» **EXERCISE DESCRIPTION**
Exclude the images and transcribe the entries below precisely.

(Short descriptive text snippets)
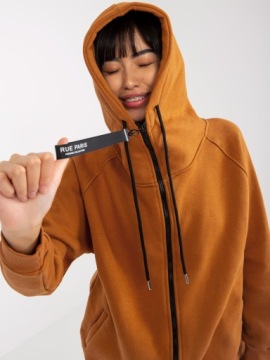 СВИТШОТ с КАПЮШОНОМ, хлопок F21 фисташковый L/XL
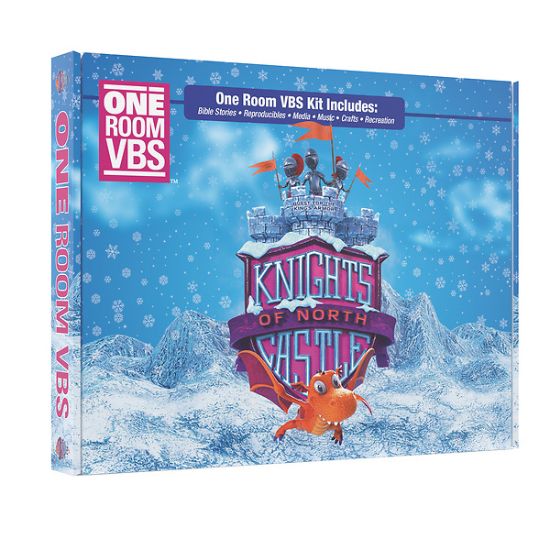 Picture of VBS Knights of North Castle One Room VBS® Kit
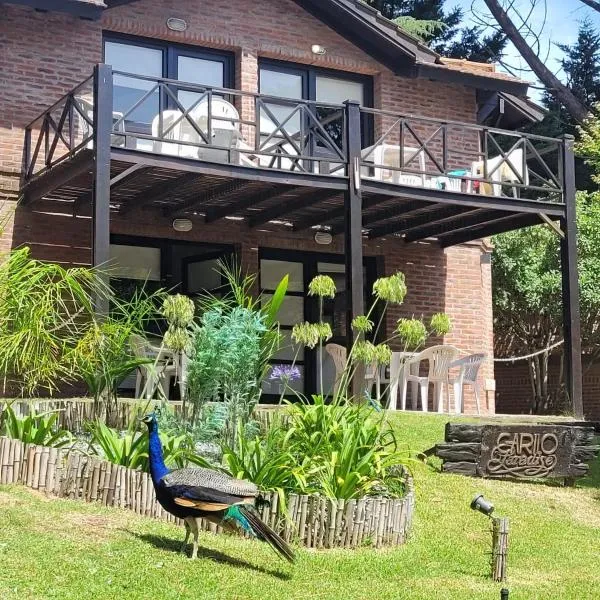 Cariló Paradise Apart Hotel & Spa, готель у місті Каріло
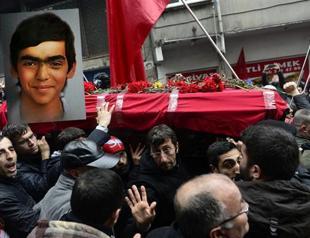 15-year-old Gezi victim Berkin Elvan dies after 269 days in coma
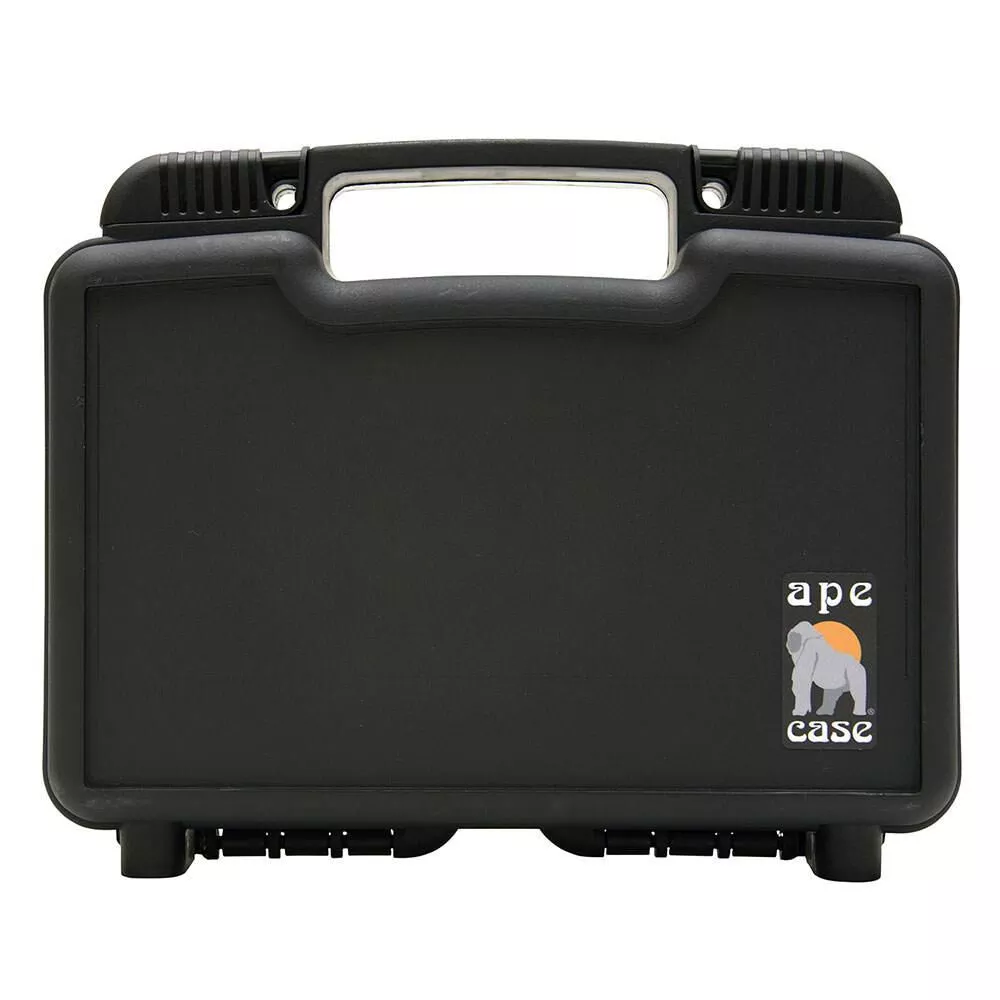 Lightweight Hard Case with Foam Interior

» **RESULT OF THIS EXERCISE**
 СВИТШОТ с КАПЮШОНОМ, хлопок F21 фисташковый L/XL
 Picture of VBS Knights of North Castle One Room VBS® Kit
 Cariló Paradise Apart Hotel & Spa, готель у місті Каріло
 15-year-old Gezi victim Berkin Elvan dies after 269 days in coma
 Lightweight Hard Case with Foam Interior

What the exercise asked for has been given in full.